Exercise:
From the line containing "United States, site lebec_CA-25." to the last line of the data, both included, transcribe each line exactly, leaving out pictures and adding nothing.

Given entries:

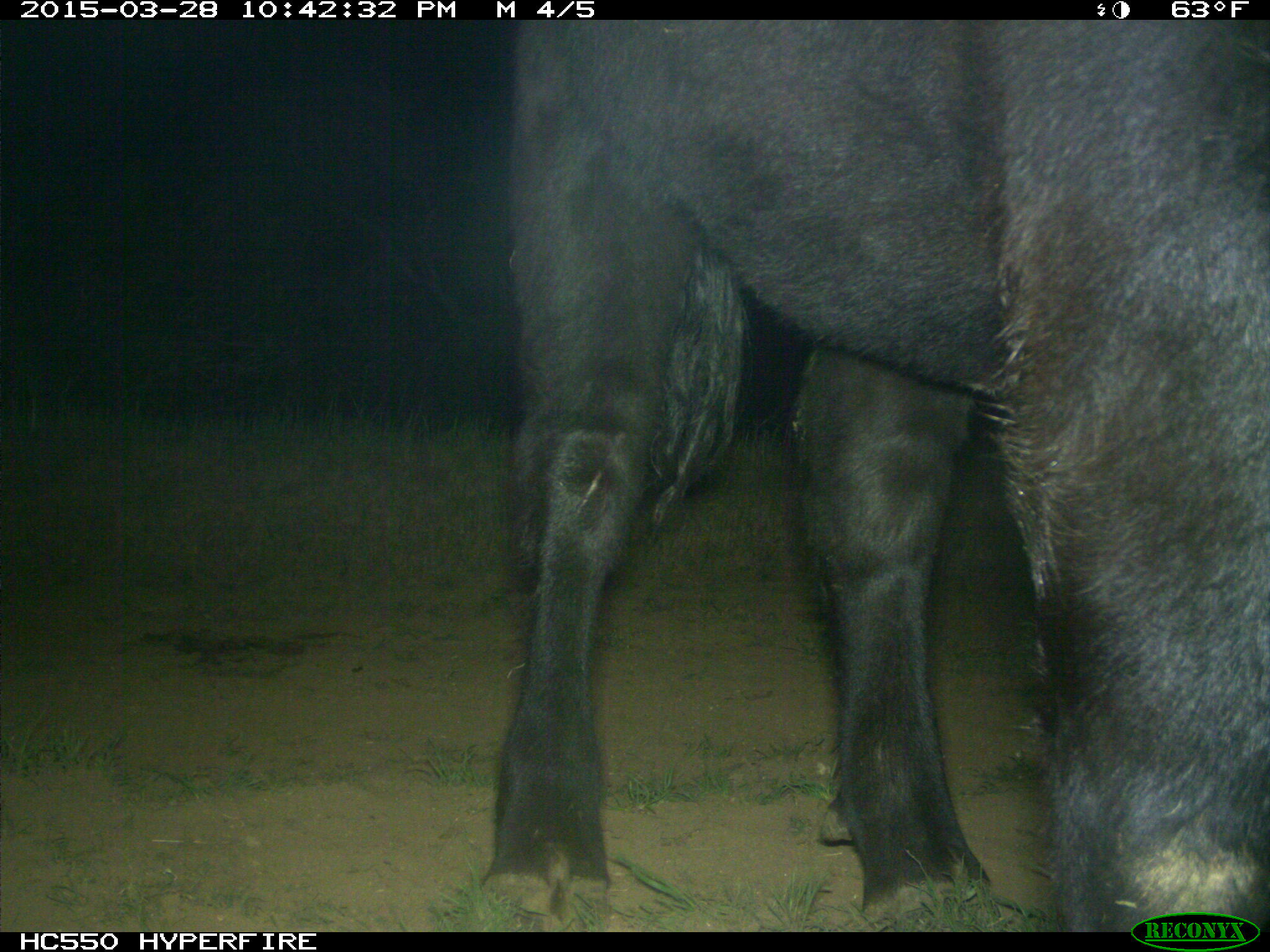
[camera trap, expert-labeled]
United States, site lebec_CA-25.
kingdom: Animalia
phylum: Chordata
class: Mammalia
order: Artiodactyla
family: Bovidae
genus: Bos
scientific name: Bos taurus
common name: domestic cow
Bos taurus (domestic cow).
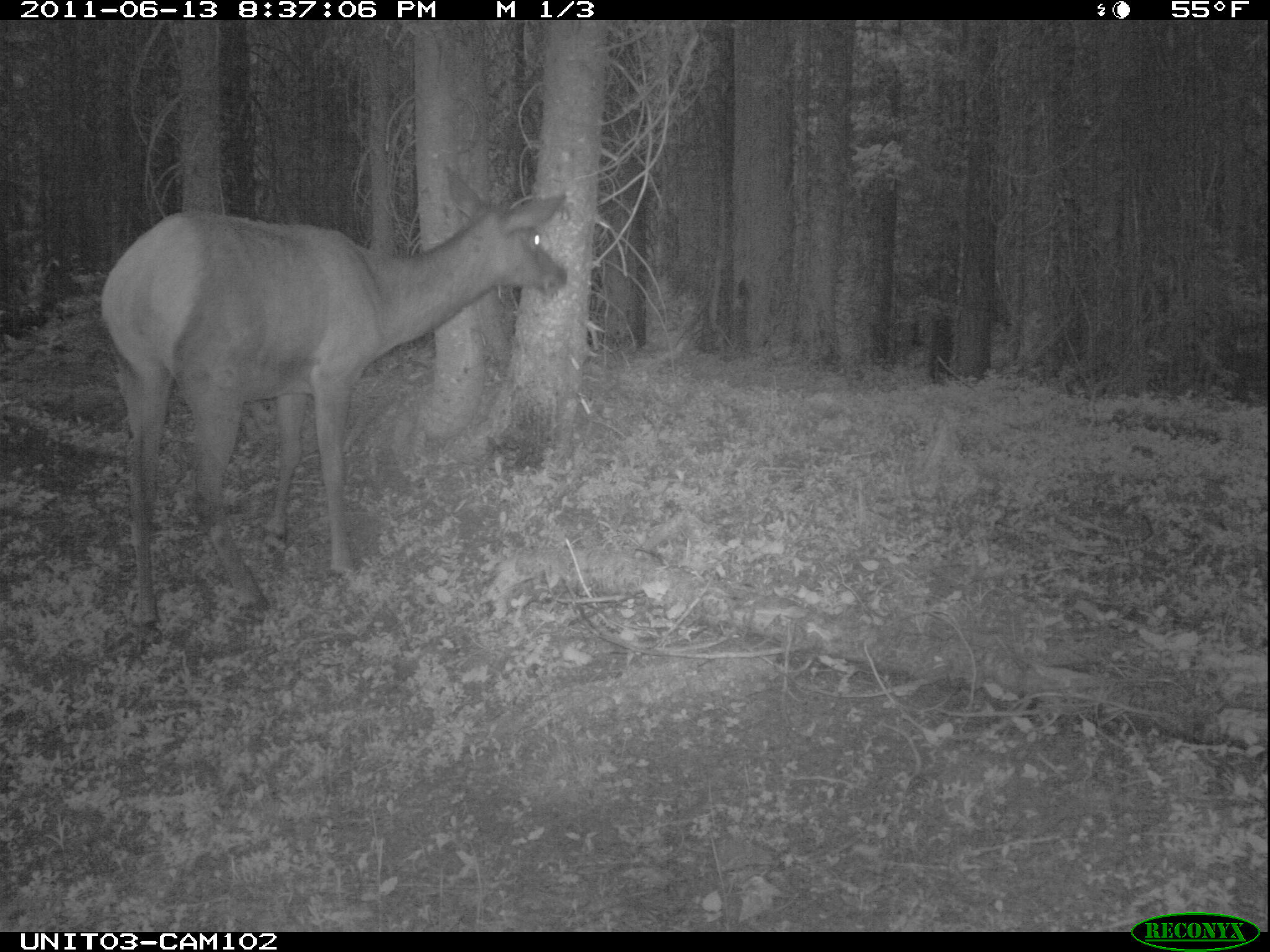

Answer:
United States, site lebec_CA-25.
kingdom: Animalia
phylum: Chordata
class: Mammalia
order: Artiodactyla
family: Bovidae
genus: Bos
scientific name: Bos taurus
common name: domestic cow
Bos taurus (domestic cow).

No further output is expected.